Task brief
Output the data below exactly, without images.

Information supplied
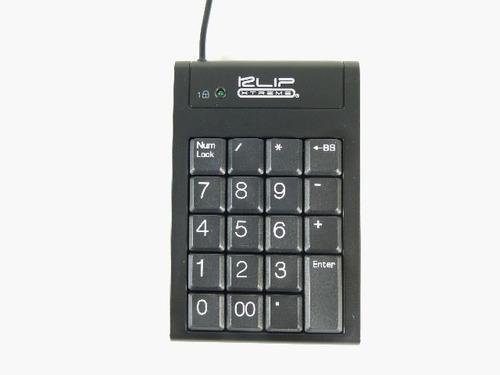 teclado numerico usb marca rlip xtreme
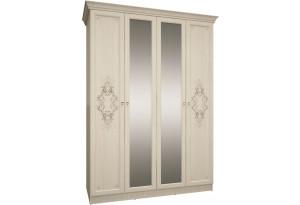 Шкаф распашной 4-х дверный Кота (молочный/кремовый/зеркало)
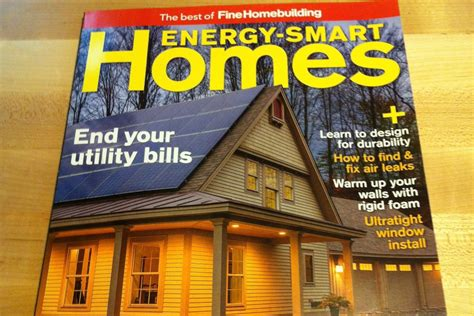 issue 248 dec jan 2015 fine homebuilding energy smart homes taproot architects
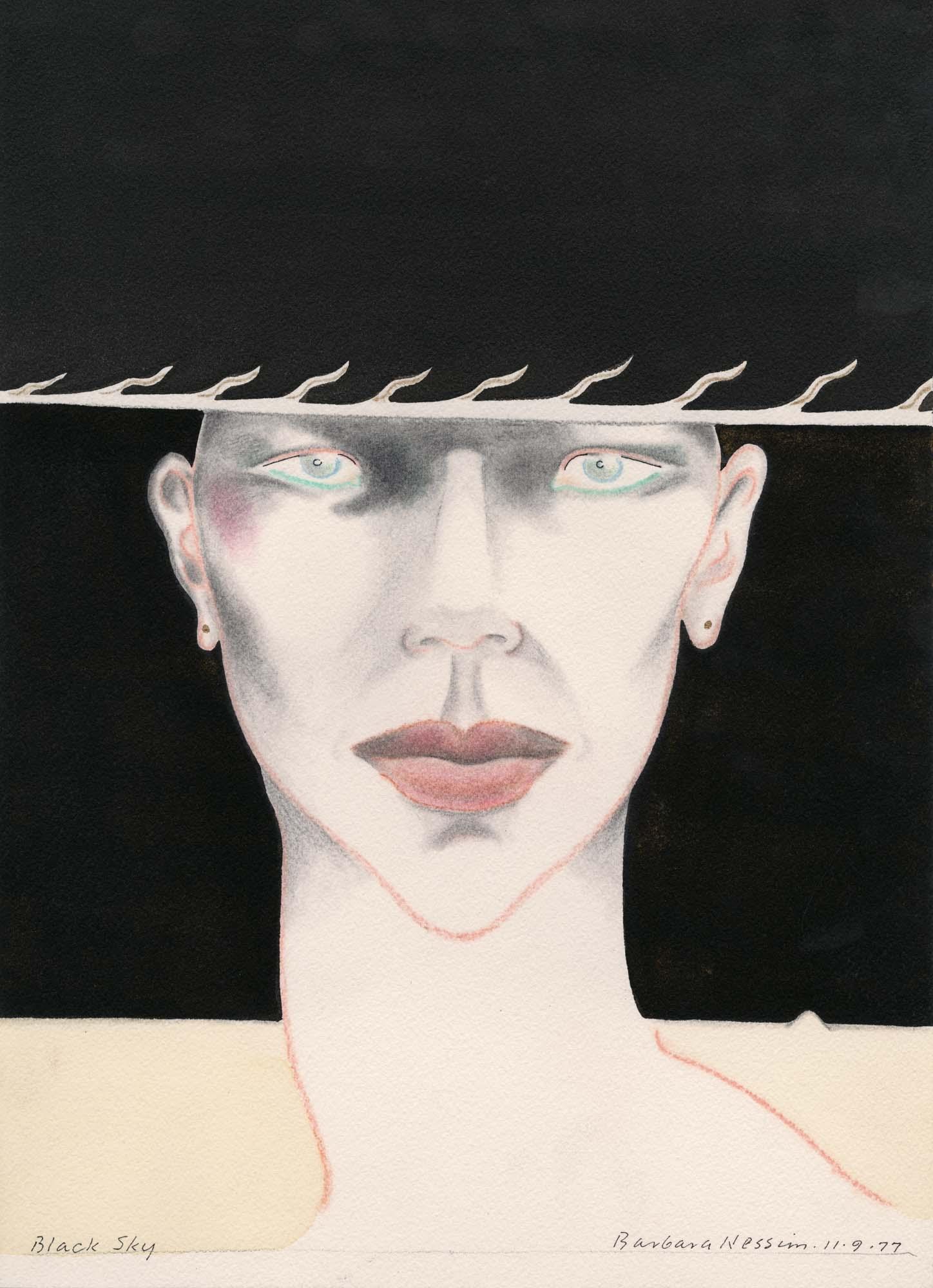 Black Sky, 1977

Solution to the exercise
 teclado numerico usb marca rlip xtreme
 Шкаф распашной 4-х дверный Кота (молочный/кремовый/зеркало)
 issue 248 dec jan 2015 fine homebuilding energy smart homes taproot architects
 Black Sky, 1977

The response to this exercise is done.